2. “Some scholars believe that the English word ‘Easter’ comes from the Anglo-Saxon goddess Eostre, who represented spring, plantings, new beginnings and fertility.”
This statement makes it seem as though modern “scholars” have recently unearthed such a theory. No! It was the great medieval scholar, St. Bede the Venerable (an English monk who died in 735 A.D.), who expressed his belief that his nation’s word, “Easter,” was derived from “Eostre.” However, that fact is totally irrelevant (with regard to any influence of paganism on Christianity), since the Resurrection of Jesus had already been celebrated for centuries — as noted in the article — under the Greek/Latin name, “Pascha,” before the word, “Easter,” was ever used.
3. “Much like how Christmas matches up with the winter equinox, there’s thought that Easter was intentionally lined up with the spring equinox to encourage those more comfortable with pagan traditions to join Christianity.”
No, sir! This is more of the silly rubbish from modern, anti-Christian TV channels — including some people who choose to be “neo-pagans” now. Every objective person knows that the unfixed nature of the date of Easter is related, not to an equinox, but to the unfixed nature of the date of the Jewish Passover, which occurred just before Jesus’s death and resurrection.
4. “While many scholars and Christian historians deny this connection, there’s compelling evidence that Christianity adopted other religion’s traditions in order to make their religion more accepted.”
No, sir! Christianity in its first millennium (i.e., the Catholic Church) did not “adopt other religion’s [sic] traditions.” She condemned those traditions/customs that were evil or contrary to Jesus’s doctrines. She allowed (or even encouraged) those secular customs that were harmless to continue. Sometimes she replaced potentially dangerous festivals with admirable Christian ones; this is sometimes referred to as “baptizing” pre-Christian festive periods.
----------------
(What the exercise asks) In the passage rebutting claims about Easter's pagan origins, rewrite the stretch from "No, sir! Christianity" through "pre-Christian festive periods." with "millennium" changed to "thousand years".
----------------
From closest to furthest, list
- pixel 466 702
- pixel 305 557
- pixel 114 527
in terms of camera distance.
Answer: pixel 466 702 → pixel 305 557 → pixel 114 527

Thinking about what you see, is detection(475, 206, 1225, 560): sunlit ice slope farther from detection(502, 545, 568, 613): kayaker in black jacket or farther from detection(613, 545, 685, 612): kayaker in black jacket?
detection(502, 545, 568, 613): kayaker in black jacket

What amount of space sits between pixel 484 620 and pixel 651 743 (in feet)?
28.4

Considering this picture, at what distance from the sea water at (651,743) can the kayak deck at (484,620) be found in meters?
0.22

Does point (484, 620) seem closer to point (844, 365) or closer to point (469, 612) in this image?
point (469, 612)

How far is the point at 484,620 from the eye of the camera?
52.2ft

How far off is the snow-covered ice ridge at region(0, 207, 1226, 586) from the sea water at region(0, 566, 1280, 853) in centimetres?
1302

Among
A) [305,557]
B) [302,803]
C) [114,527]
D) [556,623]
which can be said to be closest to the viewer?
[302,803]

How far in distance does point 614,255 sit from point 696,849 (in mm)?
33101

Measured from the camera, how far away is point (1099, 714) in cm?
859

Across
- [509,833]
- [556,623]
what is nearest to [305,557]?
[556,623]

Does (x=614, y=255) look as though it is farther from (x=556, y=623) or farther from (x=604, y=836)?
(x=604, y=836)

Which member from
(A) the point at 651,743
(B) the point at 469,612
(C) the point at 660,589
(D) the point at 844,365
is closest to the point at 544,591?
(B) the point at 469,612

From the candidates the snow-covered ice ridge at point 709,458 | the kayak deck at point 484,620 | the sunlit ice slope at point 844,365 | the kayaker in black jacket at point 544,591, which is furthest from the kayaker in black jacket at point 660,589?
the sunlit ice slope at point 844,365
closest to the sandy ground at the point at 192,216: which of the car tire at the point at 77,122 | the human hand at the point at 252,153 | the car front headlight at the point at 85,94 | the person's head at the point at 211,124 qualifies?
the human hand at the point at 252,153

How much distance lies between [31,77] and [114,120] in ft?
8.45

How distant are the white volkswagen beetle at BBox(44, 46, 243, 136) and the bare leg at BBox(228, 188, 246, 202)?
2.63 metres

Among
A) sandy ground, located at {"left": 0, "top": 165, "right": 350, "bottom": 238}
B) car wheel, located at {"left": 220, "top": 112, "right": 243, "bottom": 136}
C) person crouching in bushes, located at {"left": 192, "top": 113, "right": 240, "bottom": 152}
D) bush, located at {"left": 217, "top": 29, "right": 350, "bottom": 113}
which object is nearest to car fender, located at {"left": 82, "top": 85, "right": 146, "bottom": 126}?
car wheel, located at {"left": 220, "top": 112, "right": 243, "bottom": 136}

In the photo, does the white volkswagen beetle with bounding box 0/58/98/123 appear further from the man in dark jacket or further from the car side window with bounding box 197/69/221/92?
----------------
(Solved problem)
No, sir! Christianity in its first thousand years (i.e., the Catholic Church) did not “adopt other religion’s [sic] traditions.” She condemned those traditions/customs that were evil or contrary to Jesus’s doctrines. She allowed (or even encouraged) those secular customs that were harmless to continue. Sometimes she replaced potentially dangerous festivals with admirable Christian ones; this is sometimes referred to as “baptizing” pre-Christian festive periods.